*EXERCISE DETAILS*: Write out every item below word for word, including its answer. Leave out the pictures.

* * * * * * *

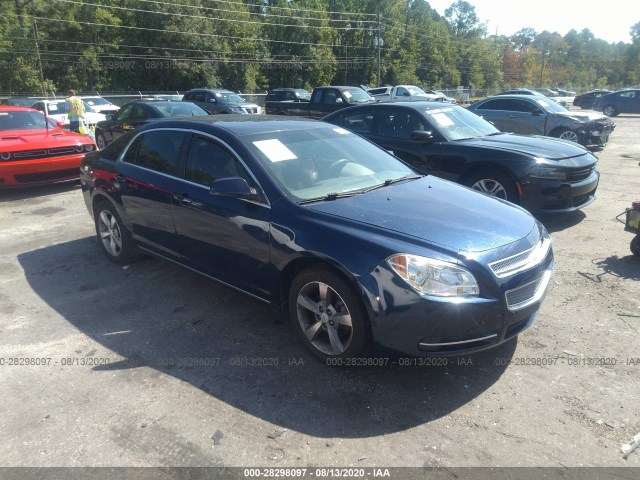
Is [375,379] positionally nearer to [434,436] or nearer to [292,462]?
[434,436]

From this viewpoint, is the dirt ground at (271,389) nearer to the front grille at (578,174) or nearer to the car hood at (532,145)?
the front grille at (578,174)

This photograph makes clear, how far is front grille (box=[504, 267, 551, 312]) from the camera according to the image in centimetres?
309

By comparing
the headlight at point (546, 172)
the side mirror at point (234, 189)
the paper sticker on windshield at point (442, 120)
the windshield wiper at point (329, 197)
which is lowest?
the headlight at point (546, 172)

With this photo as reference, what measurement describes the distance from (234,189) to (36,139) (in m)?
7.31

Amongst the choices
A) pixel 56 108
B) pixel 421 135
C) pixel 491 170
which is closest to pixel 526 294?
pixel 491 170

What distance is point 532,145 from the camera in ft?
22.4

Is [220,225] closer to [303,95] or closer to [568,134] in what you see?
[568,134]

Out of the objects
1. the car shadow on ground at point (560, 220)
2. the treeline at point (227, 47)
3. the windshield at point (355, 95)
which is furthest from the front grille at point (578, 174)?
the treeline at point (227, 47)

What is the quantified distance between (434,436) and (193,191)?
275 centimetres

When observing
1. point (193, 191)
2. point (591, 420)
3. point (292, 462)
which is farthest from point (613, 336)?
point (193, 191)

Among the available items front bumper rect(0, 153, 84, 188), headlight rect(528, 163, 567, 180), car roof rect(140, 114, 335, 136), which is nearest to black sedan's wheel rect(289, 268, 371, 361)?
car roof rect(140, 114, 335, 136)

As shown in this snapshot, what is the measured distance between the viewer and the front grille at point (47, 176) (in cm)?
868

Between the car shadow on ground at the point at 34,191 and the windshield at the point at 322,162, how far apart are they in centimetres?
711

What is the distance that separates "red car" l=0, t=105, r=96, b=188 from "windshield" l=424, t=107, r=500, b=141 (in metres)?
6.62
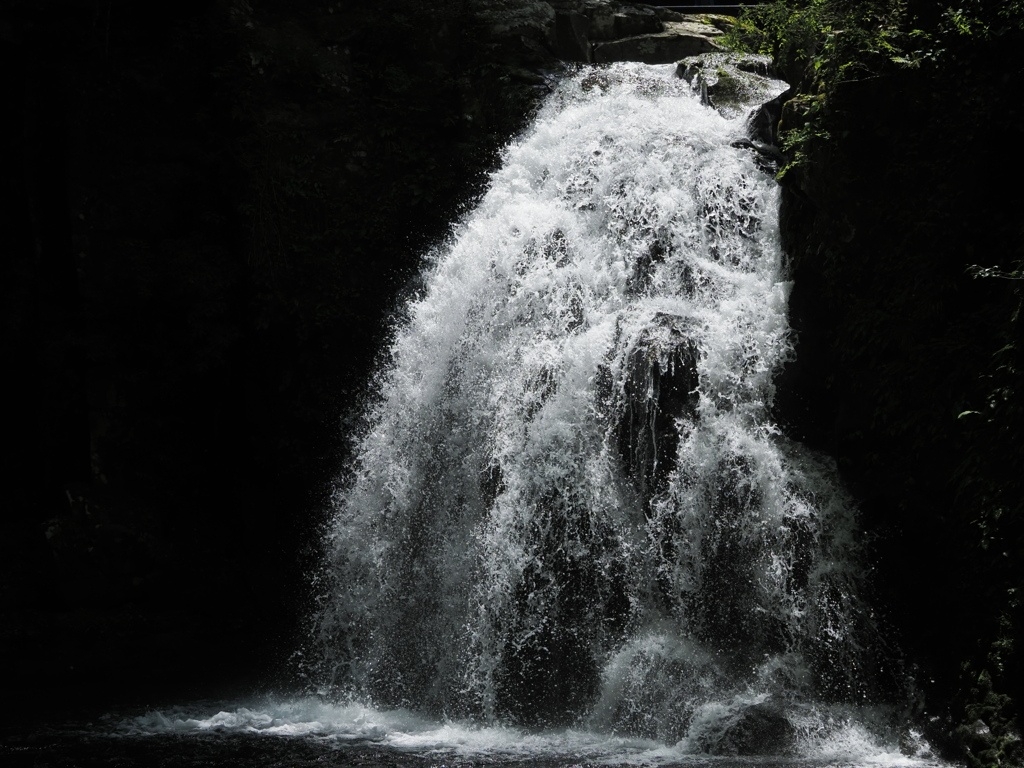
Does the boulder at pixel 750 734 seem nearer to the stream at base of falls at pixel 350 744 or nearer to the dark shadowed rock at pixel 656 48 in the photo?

* * * * * * *

*ANSWER TO THIS PROBLEM*:
Is [375,379] positionally nearer to [434,436] or nearer to [292,462]?
[434,436]

From this viewpoint, is the dirt ground at (271,389) nearer to the front grille at (578,174) or nearer to the car hood at (532,145)?
the front grille at (578,174)

This photograph makes clear, how far is front grille (box=[504, 267, 551, 312]) from the camera according to the image in centimetres?
309

By comparing
the headlight at point (546, 172)
the side mirror at point (234, 189)
the paper sticker on windshield at point (442, 120)
the windshield wiper at point (329, 197)
which is lowest?
the headlight at point (546, 172)

With this photo as reference, what measurement describes the distance from (234,189) to (36,139) (in m)?
7.31

Amongst the choices
A) pixel 56 108
B) pixel 421 135
C) pixel 491 170
which is closest to pixel 526 294?
pixel 491 170

What distance is point 532,145 from the camera in ft?
22.4

Is [220,225] closer to [303,95] or closer to [568,134] in what you see?
[568,134]

Out of the objects
1. the car shadow on ground at point (560, 220)
2. the treeline at point (227, 47)
3. the windshield at point (355, 95)
which is furthest from the front grille at point (578, 174)?
the treeline at point (227, 47)

What is the quantified distance between (434,436) and (193,191)?
275 centimetres

When observing
1. point (193, 191)
2. point (591, 420)
3. point (292, 462)
which is farthest from point (613, 336)?
point (193, 191)

Among the available items front bumper rect(0, 153, 84, 188), headlight rect(528, 163, 567, 180), car roof rect(140, 114, 335, 136), which is nearest to black sedan's wheel rect(289, 268, 371, 361)?
car roof rect(140, 114, 335, 136)

As shown in this snapshot, what is the measured distance between the viewer and the front grille at point (47, 176) (in cm)?
868

Between the car shadow on ground at the point at 34,191 and the windshield at the point at 322,162, how far apart are they in centimetres?
711

What is the distance that separates "red car" l=0, t=105, r=96, b=188 from "windshield" l=424, t=107, r=500, b=141 (in metres)?
6.62
Does the boulder at pixel 750 734 seem nearer to the stream at base of falls at pixel 350 744 or nearer to the dark shadowed rock at pixel 656 48 in the photo?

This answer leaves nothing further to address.